Há uma espécie de axioma nos dias que correm. Os ricos estão cada vez mais ricos, os pobres cada vez mais pobres. Sempre que aparece um estudo que contraria este axioma – como aconteceu com o estudo do FMI que mostrava que a austeridade retirou 10% do rendimento aos mais ricos e 5% aos pobres – isso é logo desvalorizado: a realidade não interessa quando contraria a teoria que mais nos convém.

A discussão não é só portuguesa e o axioma não afecta apenas os nossos preconceitos. Pelo menos é o que se deduz de uma análise publicada no Financial Times que, a partir dos dados mais recentes das estatísticas inglesas, chega a uma constatação desoncertante, e cito:

“A variação nos padrões de distribuição dos rendimentos familiares no Reino Unido conta, de acordo com os dados mais recentes, uma história notável. Não é a história, por uma vez, dos ricos a ficarem mais ricos e dos pobres a ficarem mais pobres. É mais a história dos velhos a ficarem mais ricos por comparação com os mais novos, e dos mais novos a ficarem mais pobres”.
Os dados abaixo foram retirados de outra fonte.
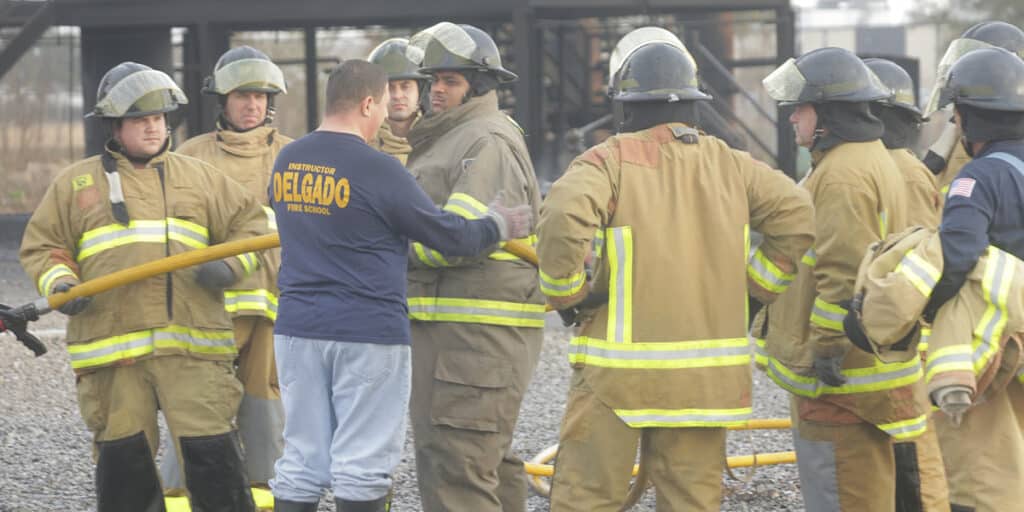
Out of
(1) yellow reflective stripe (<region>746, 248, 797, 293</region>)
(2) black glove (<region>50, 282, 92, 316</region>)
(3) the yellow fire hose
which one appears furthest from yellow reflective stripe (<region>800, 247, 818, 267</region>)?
(2) black glove (<region>50, 282, 92, 316</region>)

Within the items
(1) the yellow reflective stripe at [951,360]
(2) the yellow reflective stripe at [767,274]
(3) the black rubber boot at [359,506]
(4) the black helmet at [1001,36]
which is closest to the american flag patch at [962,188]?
(1) the yellow reflective stripe at [951,360]

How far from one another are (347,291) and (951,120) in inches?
91.6

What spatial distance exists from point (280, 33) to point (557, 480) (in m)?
15.1

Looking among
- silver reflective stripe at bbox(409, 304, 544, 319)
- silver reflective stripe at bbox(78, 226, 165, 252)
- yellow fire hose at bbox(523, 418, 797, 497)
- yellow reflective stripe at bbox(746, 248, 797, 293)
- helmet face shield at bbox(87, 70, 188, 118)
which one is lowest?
yellow fire hose at bbox(523, 418, 797, 497)

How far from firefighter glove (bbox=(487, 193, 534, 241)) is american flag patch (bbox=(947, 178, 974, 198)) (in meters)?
1.34

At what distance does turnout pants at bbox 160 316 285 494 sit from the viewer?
20.6 feet

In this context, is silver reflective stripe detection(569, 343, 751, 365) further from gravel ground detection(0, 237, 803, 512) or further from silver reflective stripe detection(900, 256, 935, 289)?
gravel ground detection(0, 237, 803, 512)

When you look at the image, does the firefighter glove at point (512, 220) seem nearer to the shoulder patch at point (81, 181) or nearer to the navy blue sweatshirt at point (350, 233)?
the navy blue sweatshirt at point (350, 233)

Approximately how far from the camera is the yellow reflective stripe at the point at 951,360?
4371 mm

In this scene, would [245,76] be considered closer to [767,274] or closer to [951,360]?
[767,274]

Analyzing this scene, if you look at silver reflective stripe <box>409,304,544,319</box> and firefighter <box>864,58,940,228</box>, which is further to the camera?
firefighter <box>864,58,940,228</box>

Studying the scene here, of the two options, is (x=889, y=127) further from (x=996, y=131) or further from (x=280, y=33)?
(x=280, y=33)

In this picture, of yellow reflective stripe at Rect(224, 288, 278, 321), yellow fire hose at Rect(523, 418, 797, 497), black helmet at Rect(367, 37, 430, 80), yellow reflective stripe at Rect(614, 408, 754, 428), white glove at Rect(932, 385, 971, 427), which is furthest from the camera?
black helmet at Rect(367, 37, 430, 80)

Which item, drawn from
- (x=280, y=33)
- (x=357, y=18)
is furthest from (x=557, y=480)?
(x=280, y=33)
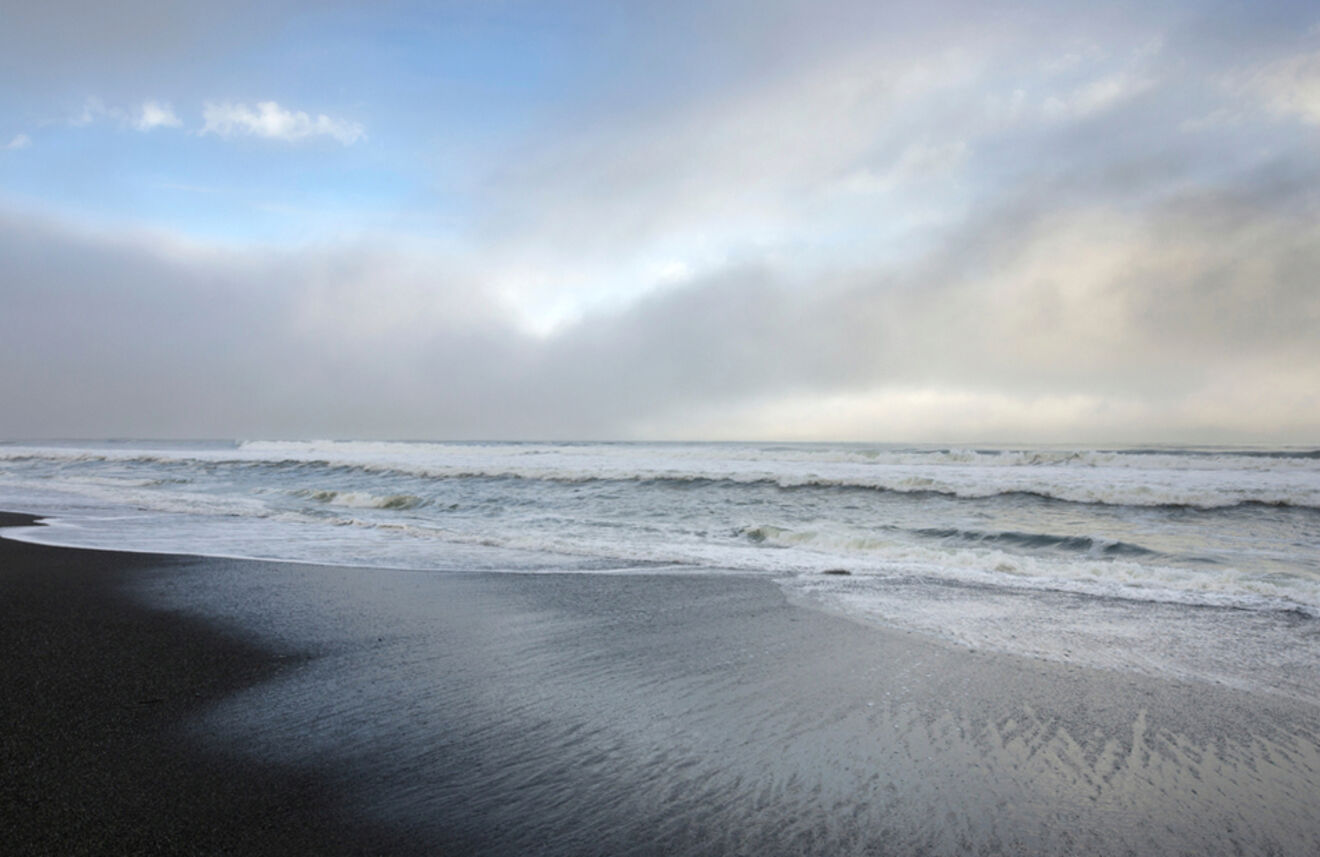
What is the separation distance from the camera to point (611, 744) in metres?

Não vou aqui desenvolver o argumento para o Reino Unido, apenas constatar que se trata de uma evolução que não me surpreende muito. Estou até convencido que, se fizéssemos uma análise semelhante para Portugal, chegaríamos a resultados também semelhantes. Porque o que se tem passado com a evolução salarial, com o desemprego e com as prestações do Estado Social no nosso país não é muito diferente do que se tem passado no Reino Unido, com a diferença de que aqui a crise foi mais forte e, por isso, a erosão dos rendimentos foi maior.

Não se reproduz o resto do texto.